近所の横浜スタジアム周辺もすっかりクマゼミに占拠されており、鳴き声というよりは騒音に近い状況です。
これからセミ真っ盛りになるので、夜の横浜スタジアムで「セミの羽化観察」をしてきました。
夜になるとどこからともなくヒキガエルが登場。
地中から出てきたセミの幼虫を片っ端から食い尽くします! なので、今の時期はどのカエルも腹がパンパンで逃げる事すらできません。で、朝になってもチンタラしているカエルはカラスに捕食される…、という自然連鎖になります。
いたいた!
カエルに遭遇しなかったセミの幼虫が、鋭い前足を木肌に引っかけて一心不乱に登り始めます。
周辺に木のない時は、何でも良いので地上から離れて羽化ポイントを探します。これは公園の花壇を囲っているロープ。
既に頭がぱっかり空いてセミの頭がコンバンワ状態です。
身体をくねらせて少しづつセミのボディーが出てくる様子。短気な齋藤は見ているだけでイラついてしまうので、自然現象に反して引っ張り出してやろうかな、と思ってしまいます。
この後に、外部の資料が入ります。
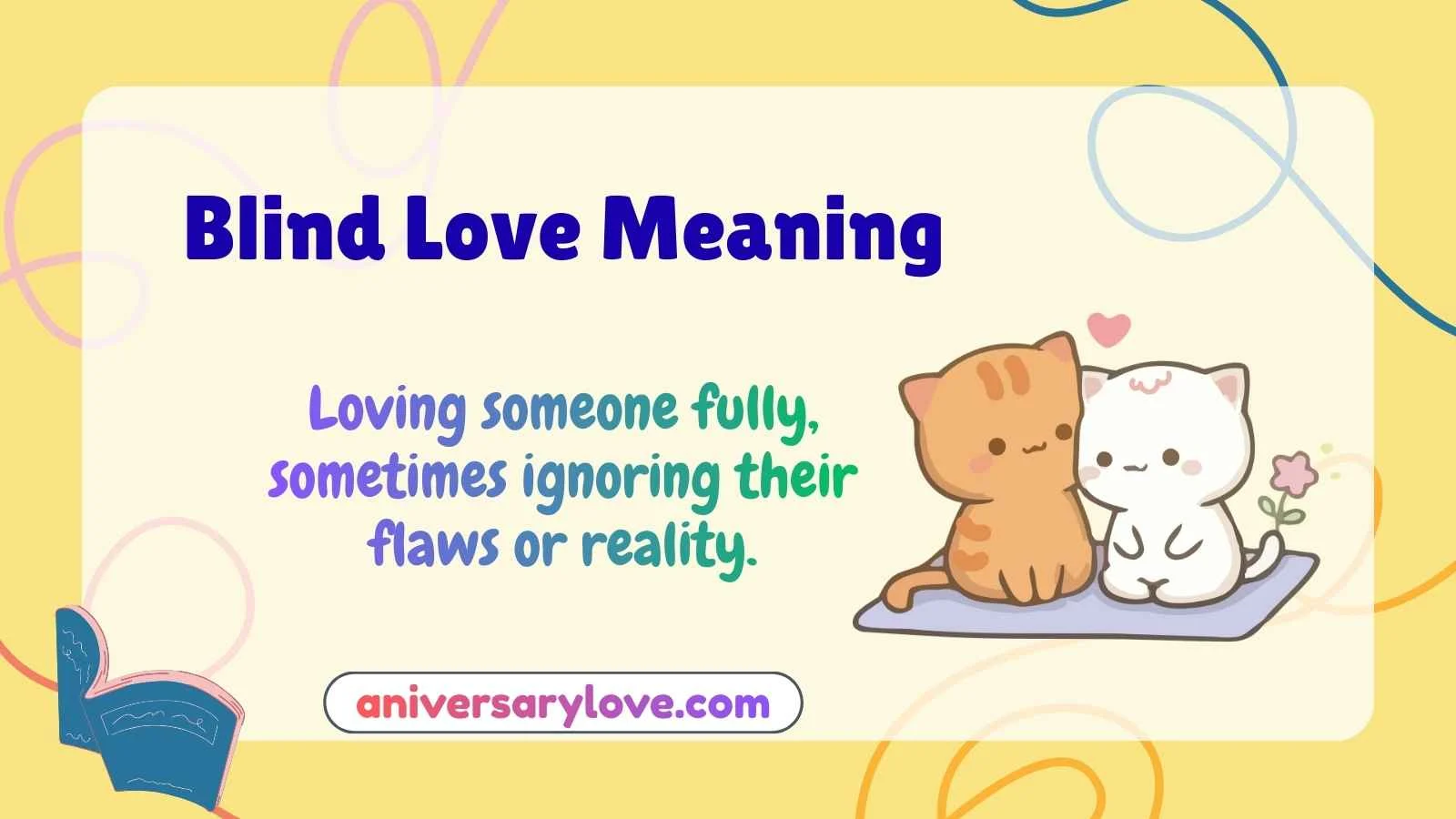 Blind Love Meaning

Loving someone fully, sometimes ignoring their flaws or reality.

aniversarylove.com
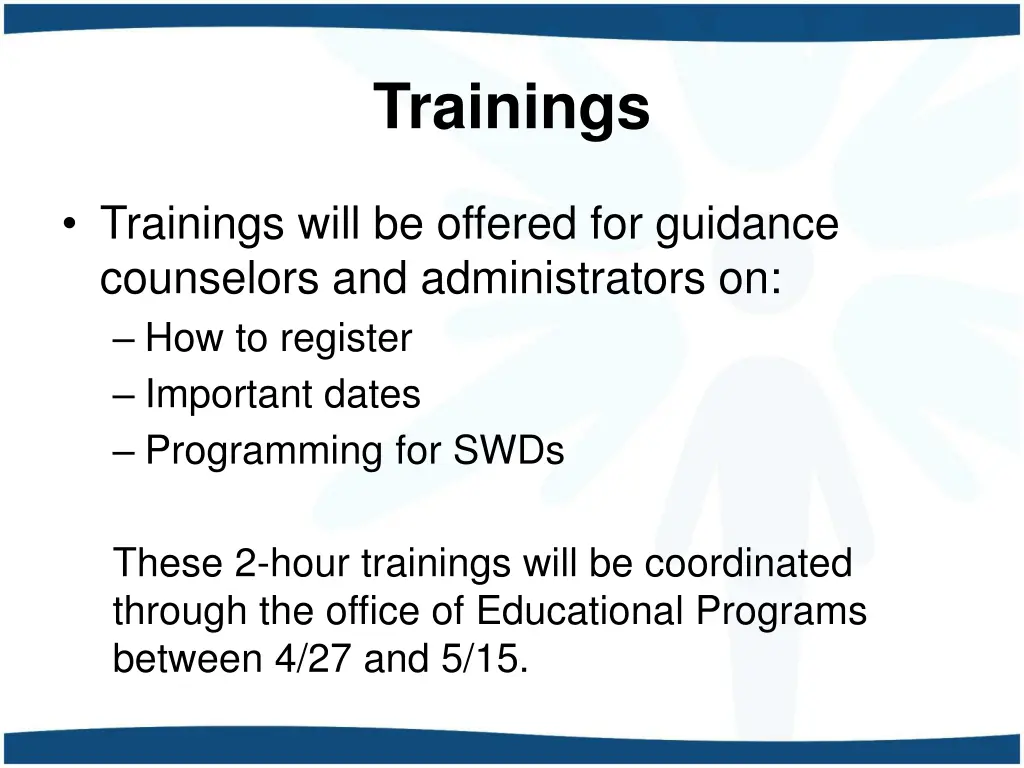 Trainings

• Trainings will be offered for guidance counselors and administrators on:
– How to register
– Important dates
– Programming for SWDs

These 2-hour trainings will be coordinated through the office of Educational Programs between 4/27 and 5/15.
なんで落下しないのかな~…?と感心しながら3枚の連続写真を撮るだけで約15分間。待っている間に蚊に30か所位刺されました…。
羽化したてのセミは全てが半透明。街の光に照らされて神秘的ですね。
至る所で羽化が見れます。
珍しいセミの幼虫!と観察してみるとゴキブリ…。
ドでかいクモもセミの幼虫を狙っています!
木に登ることができずに命を落とすセミの幼虫も沢山いるます。そんなサバイバルを生き抜いて羽化したセミの寿命は約10日間前後…。
セミの鳴き声が喧しい!と思うこともありますが、「命がけの困難を乗り越えて生命を謳歌している」と考えればセミの鳴き声がレゲエに聞こえてきます…。